* **SOURCE EXTRACT**:
════════════════════

Saturday, October 12, 2019

Powerless

Be on alert, they tell us, in case we have to shut down power to portions of the city.
Not a riot. Not an earthquake. Pacific Gas and Electric is cutting off electricity to avoid having high tension wires clanging together, throwing off sparks and starting wildfires. Like they did a year ago. Last year, hundreds of thousands of acres burned because of these kind of incidents. This year, not to be caught doing nothing, California's major provider of gas and electric is going to avoid that kind of mess (read: lawsuit). If there's no electricity, you can't blame electricity for the fires, now can you?
Meanwhile, the average consumer is sitting in their comfortable home, watching all this unfold on their big screen TV, with a load of laundry going in the basement, contemplating a trip to the refrigerator to see if there is any leftover birthday cake. What will, what can, they do?
As it turns out, not a lot. They can wait anxiously for an announcement that all is well and the current will not be disrupted. Or they could go out to the local mall and buy up a raft of flashlights, batteries, and coolers full of ice. Charge their cellular devices so that they will have contact with the powers that be if there is a break in the grid. The laundry might have to get hung out on the line. Reading books by candlelight? Sounds romantic.

════════════════════

Records from a collection
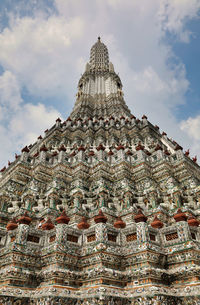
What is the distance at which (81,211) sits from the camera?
13.6 meters

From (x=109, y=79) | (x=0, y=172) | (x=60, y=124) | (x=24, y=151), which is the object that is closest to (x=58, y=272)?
(x=24, y=151)

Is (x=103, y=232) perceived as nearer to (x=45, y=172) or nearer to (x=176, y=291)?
(x=176, y=291)

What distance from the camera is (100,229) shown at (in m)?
9.51

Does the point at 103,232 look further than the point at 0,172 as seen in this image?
No

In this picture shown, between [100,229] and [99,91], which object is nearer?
[100,229]

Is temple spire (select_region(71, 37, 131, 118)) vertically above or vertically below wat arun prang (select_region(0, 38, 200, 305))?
above

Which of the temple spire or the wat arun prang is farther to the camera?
the temple spire

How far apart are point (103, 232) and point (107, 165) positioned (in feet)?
29.6

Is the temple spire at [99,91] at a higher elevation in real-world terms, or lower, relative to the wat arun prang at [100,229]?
higher

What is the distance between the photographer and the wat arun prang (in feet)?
27.8

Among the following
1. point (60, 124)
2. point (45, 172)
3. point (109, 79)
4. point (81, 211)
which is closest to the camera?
point (81, 211)

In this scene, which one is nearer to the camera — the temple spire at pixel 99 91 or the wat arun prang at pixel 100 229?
Result: the wat arun prang at pixel 100 229

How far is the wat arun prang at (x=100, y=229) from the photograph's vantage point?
27.8ft

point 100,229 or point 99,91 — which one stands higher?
point 99,91
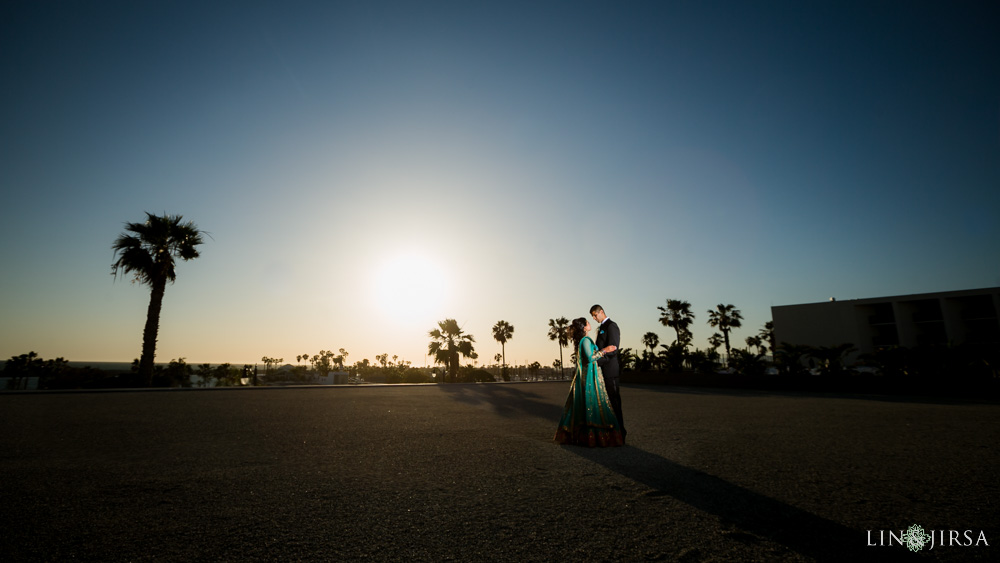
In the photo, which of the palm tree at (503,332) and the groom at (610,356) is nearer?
the groom at (610,356)

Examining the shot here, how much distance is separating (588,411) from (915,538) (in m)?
3.70

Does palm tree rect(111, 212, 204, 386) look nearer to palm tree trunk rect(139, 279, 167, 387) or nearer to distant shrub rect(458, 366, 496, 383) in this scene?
palm tree trunk rect(139, 279, 167, 387)

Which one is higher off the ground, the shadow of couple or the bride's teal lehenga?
the bride's teal lehenga

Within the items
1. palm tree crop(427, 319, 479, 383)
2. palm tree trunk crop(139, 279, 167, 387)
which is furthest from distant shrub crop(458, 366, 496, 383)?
palm tree trunk crop(139, 279, 167, 387)

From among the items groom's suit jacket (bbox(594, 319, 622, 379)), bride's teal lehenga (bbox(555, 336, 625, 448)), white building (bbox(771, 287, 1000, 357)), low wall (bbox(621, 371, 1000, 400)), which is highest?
white building (bbox(771, 287, 1000, 357))

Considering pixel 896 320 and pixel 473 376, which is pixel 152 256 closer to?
pixel 473 376

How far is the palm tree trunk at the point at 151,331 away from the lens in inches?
869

════════════════════

* **PROBLEM STATEMENT**: Could you pick up the piece on the PG&E power shutoffs after its last sentence and keep writing it?

* **RESPONSE BOX**:
And if you work at a school? Prepare for "Blackout Procedures." At this point it is important for me to explain the use of quotation marks is that last sentence. Those were the words the school district sent out, but after twenty-three years I can say that I have never been made privy to what precisely is meant by those words. We can keep the kids safe, and happily there will be daylight to watch them. We won't have phones or bells or computers or projectors to make even a shadow puppet. And yet, we have been told that we need to keep our students at school until dismissal. Unless you happen to be the high school up the hill which has cancelled its classes because they don't even want to deal with it. Those are the "Blackout Procedures" as I understand them.
Meanwhile, we all say a prayer for that last bit of ice cream that has been waiting patiently in the freezer for whatever occasion to be finished off. Which may be my own personal Blackout Procedure.